Some believe reporters should give equal time to both sides of an issue. That smart-ass Evan Brandt has even found himself counting sentences when covering political campaigns to ensure equal time.

But sometimes the close examination of an issue reveals that one side is just wrong, or stupid, or dangerous.

Then a reporter must ask herself whether or not her first obligation is to the truth as she has come to see it as a result of more research than most of her readers (listeners/viewers) will undertake; or to a bias-free standard we must truthfully acknowledge is impossible to achieve.

In our view, the answer is to err on the side of truth, with the understanding that yes, truth is often subjective, which is why the attempt must be made to be as fair as possible.

When the muckraking reporters of McClure's magazine -- Ida Tarbell, Lincoln Steffens and Ray Stannard Baker -- revealed the abuses of Standard Oil, political corruption and union violence, they took a side.

They revealed the truth. But their careful documentation of that truth gave them credibility such that Americans were convinced what they wrote was true. And America changed for the better as a result.

But in yet another example of America's irony-challenged character, although most survey results indicate the media is biased, nearly three-quarters of them -- 73 percent -- believe the media is "very" or "somewhat" accurate in its coverage of the 2016 presidential campaign.

It is also ironic that as more and more Americans drift away from professional journalism as a source of information, more and more of them believe that the media should act as "government watchdogs" -- fully 71 percent, up 2 percent from the last survey.

This particular function of journalism is close to that smart-ass Evan Brandt's heart. In fact, he considers it the single most important function of journalism.

Your Local Government Watchdog at work
In fact, he has more than once been heard to say "the First Amendment was not adopted to give us the inalienable right to cover car crashes and fires."

That people love to know about those things is undeniable.

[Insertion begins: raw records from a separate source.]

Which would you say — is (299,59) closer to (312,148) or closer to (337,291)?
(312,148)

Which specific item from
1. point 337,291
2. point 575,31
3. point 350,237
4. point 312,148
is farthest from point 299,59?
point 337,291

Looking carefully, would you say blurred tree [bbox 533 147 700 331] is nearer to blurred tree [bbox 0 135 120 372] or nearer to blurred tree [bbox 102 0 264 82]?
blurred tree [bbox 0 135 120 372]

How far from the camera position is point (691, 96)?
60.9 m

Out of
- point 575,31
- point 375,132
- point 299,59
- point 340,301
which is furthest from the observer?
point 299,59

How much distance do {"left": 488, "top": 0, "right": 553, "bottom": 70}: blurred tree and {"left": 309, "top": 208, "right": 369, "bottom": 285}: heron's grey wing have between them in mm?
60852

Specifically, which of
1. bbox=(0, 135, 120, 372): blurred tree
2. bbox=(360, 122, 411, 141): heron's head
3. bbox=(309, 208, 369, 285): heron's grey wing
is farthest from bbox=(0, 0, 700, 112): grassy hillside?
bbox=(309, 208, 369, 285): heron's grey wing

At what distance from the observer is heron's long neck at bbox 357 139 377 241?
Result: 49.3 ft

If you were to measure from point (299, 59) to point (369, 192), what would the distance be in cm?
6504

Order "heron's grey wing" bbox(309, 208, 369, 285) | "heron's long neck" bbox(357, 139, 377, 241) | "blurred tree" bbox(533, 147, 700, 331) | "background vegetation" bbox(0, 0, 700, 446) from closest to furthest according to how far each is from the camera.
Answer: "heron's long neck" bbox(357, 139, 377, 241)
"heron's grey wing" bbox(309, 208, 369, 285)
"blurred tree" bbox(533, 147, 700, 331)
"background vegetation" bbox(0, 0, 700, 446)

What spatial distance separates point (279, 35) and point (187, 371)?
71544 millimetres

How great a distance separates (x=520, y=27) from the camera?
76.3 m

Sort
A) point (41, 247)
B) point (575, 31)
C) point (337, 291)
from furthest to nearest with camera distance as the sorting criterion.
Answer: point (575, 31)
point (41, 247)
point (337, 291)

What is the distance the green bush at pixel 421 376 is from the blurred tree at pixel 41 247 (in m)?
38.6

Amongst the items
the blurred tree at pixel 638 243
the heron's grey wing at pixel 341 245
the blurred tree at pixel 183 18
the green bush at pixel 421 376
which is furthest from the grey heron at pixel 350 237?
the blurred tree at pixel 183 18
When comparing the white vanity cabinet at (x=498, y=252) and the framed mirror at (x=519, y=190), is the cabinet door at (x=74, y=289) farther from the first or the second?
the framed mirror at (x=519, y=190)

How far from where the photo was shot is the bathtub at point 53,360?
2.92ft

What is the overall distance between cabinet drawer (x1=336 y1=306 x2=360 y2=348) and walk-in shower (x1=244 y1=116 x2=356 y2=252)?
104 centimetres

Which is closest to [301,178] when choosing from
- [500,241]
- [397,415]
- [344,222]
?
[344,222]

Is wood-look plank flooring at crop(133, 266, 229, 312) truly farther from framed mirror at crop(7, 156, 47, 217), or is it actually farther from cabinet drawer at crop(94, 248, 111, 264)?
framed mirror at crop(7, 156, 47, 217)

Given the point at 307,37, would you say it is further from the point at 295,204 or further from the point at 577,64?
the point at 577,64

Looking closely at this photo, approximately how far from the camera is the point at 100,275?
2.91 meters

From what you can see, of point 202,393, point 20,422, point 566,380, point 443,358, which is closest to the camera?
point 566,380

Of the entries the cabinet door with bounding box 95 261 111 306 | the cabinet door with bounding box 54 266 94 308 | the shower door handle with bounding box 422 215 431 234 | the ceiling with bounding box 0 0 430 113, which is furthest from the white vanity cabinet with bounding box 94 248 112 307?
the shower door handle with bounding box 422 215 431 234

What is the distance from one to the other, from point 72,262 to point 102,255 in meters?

But as he sees it, that
coverage is what pays the bills so the expensive, time-consuming, necessary and singularly less-sexy work of making sure elected (and appointed) government officials behave honestly, honorably and do not squander tax dollars gets done.

But as newspapers -- the root source of so much of the news in the world -- struggle to survive, it begs the question: "Why do you want us to be government watchdogs if you'd rather watch cat videos on Facebook?"

It must be America's sense of irony.